Sea Control Ship - Ships Built Following The SCS Concept

Ships Built Following The SCS Concept

The SCSs were smaller than most fleet aircraft carriers, and the concept was seized upon by nations wanting cheap aircraft carriers. Spain's flagship, Principe de Asturias (R11), and her smaller cousin ship, Thailand's HTMS Chakri Naruebet, were based on the final US Navy blueprints for a dedicated sea control ship, but with the addition of a ski-jump ramp and follow a similar mission profile. As currently configured, the Italian aircraft carrier Giuseppe Garibaldi (551) would also fit under the SCS description. A STOVL flight deck equipped Spruance class destroyer with Harriers for air cover was seriously considered in the 1970s for the SCS but in the end rejected by the US Navy and Congress.

The British Invincible class began life separately from the Elmo Zumwalt SCS design and has its origins in a sketch design for a 6,000 ton, guided-missile armed, helicopter carrying escort cruiser intended as a complement to the much larger CVA-01-class fleet aircraft carrier. The cancellation of CVA-01 in 1966 meant that the smaller cruiser would now have to provide the anti-submarine warfare (ASW) taskforce with command and control facilities. A 17,500 ton vessel was chosen with a "through-deck", nine Sea Kings and missiles right forward. By 1970, the "through-deck" design had advanced into a Naval Staff Requirement for an 18,750 ton Through-Deck Command Cruisers (TDCC). In May 1975, the British Government authorised the maritime version of the Hawker Siddeley Harrier, which was successfully developed into the Sea Harrier. This meant that the design was reworked again to include a small complement of these VTOL aircraft. In order to launch a heavily-laden Harrier more efficiently by STOVL (short take-off vertical landing) from the comparatively short - 170 m - flight deck, a 'ski-jump' was developed.

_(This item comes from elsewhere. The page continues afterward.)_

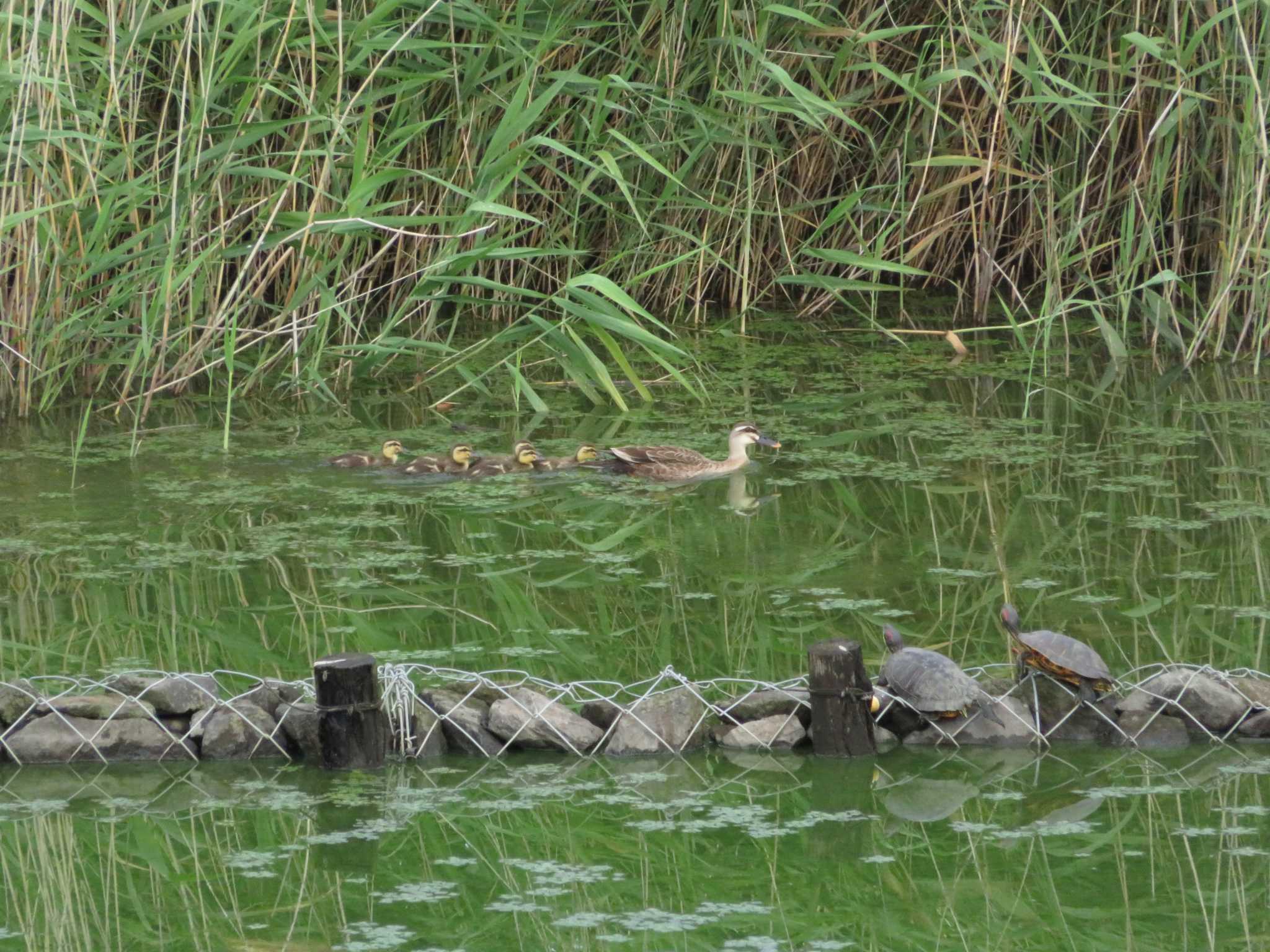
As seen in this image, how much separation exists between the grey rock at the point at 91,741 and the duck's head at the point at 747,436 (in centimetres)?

The Soviet Kiev class aircraft carriers had a similar mission, but were much bigger as they were effectively an SCS and a heavy missile cruiser combined into one hull. The Kiev class was equipped with twelve short ranged defensive Yakovlev Yak-38 STOL fighters and sixteen Kamov Ka-25 or Kamov Ka-27 ASW helicopters which operated from an angled flight deck. The forward deck was filled with eight large P-500 Bazalt surface to surface missiles for land and sea strike missions as well as torpedo launchers and strong layered missile and gun anti-aircraft defenses.

In January, 1969, contacts between the US Navy and the team in charge of the V/STOL “Harrier” at the Hawker Sidley plant in Dunsfold were the conceptual origin of a carrier for this kind of airplane, without catapults and with shorter runways. Thus a ship was proposed not for nuclear conflicts but for ground attack from the littoral and sea interdiction. It was not well received among circles in the US Navy that promoted a heavier aircraft carrier type during the Cold War.